HyperAIHyperAI

Command Palette

Search for a command to run...

By Integrating Data on Protein Sequences, three-dimensional Structures, and Functional Characteristics, a German Team Constructed a "panoramic View" of Human E3 Ubiquitin Ligases Based on Metric learning.

Featured Image

In organisms, the timely degradation and renewal of cellular proteins is crucial for maintaining protein homeostasis. The ubiquitin-proteasome system (UPS) is a core mechanism regulating signal transduction and protein degradation. Within this system, E3 ubiquitin ligases, as key catalytic units, are responsible for recognizing specific substrates and catalyzing ubiquitin labeling, thereby regulating protein degradation, localization, and functional state. Furthermore, E3 ligases also regulate immune and inflammatory pathways. Due to their tissue-specific expression and association with developmental and metabolic syndromes (including cancer progression), E3 ligases have become promising drug targets, particularly for targets that were previously difficult to drug.

Compared to E1 (approximately 10 types) and E2 (approximately 50 types) enzymes, a large number of human E3 ligases (approximately 600 types) have been identified. Nevertheless, many human E3 ligases are still only partially characterized, and a large number remain hypothetical or unknown. To date,The studied E3 ligases exhibit high heterogeneity.This makes it one of the most diverse enzyme classes, creating a bottleneck for pattern recognition and large-scale research. Therefore, detailed characterization and analysis of the human E3 ligase genome—the complete set of E3 ligases encoded by the human genome—is crucial for a comprehensive understanding of their biological functions.

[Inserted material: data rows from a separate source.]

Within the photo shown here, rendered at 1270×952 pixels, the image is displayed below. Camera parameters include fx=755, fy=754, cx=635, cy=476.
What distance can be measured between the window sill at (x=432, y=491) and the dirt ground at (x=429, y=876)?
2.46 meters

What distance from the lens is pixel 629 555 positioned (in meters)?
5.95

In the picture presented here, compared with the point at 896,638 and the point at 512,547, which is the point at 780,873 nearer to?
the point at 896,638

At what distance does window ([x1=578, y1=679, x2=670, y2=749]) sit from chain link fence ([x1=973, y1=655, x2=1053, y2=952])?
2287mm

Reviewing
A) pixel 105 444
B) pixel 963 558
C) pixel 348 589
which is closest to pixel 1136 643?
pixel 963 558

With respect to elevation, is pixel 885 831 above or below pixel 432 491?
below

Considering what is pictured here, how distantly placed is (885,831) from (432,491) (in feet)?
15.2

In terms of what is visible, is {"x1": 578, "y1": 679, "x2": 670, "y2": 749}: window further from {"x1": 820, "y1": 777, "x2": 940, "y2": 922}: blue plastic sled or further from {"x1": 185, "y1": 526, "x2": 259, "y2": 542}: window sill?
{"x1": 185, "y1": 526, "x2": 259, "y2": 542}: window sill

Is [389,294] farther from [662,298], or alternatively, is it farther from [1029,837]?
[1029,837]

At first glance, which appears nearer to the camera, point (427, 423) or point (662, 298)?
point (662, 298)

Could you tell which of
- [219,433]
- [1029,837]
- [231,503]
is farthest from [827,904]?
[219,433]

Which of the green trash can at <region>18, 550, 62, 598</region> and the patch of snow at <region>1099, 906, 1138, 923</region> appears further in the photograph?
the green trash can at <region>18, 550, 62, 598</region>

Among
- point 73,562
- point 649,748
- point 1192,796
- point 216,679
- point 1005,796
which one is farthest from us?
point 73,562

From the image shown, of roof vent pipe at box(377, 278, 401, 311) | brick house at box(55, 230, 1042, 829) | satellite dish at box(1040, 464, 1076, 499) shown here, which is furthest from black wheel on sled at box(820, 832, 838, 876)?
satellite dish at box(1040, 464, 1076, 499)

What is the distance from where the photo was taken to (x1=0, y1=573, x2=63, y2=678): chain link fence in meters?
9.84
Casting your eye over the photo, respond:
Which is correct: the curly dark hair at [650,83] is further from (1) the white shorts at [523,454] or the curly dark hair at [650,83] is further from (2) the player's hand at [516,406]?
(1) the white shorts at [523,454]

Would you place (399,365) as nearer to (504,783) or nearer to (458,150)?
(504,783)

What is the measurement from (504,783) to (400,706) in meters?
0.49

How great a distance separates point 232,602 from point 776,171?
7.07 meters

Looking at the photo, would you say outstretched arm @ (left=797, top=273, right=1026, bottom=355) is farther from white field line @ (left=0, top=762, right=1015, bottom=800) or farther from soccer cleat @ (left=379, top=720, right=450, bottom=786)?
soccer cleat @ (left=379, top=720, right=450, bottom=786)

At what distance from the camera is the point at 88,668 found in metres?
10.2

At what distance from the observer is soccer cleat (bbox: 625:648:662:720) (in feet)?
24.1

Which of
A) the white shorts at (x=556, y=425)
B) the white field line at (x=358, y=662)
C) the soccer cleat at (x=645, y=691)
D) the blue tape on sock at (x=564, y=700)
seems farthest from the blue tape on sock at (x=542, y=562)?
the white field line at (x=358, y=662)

In this context,A research team from Goethe University in Germany has classified the "human E3 ligome."It integrates multi-level data, including protein sequences, domain composition, three-dimensional structure, function, and expression patterns.The team's classification method is based on the metric-learning paradigm and employs a weakly supervised hierarchical framework to capture the true relationships between the E3 family and its subfamilies.This approach expands upon the traditional classification of E3 enzymes (RING, HECT, and RBR classes), distinguishes between multi-subunit complexes and monomeric enzymes, and maps E3 enzymes to substrates and potential drug targets.

The related research findings, titled "Multi-scale classification decodes the complexity of the human E3 ligome," have been published in Nature Communications.

Research highlights:

* Mapping the domain architecture, three-dimensional structure, function, substrate network, and small molecule interactions of existing E3 ligases into a classification framework to gain general and family-specific insights.

* The developed multi-scale classification framework covers both typical and atypical E3 mechanisms, providing a complete roadmap for understanding the broad biological landscape of E3 ligases.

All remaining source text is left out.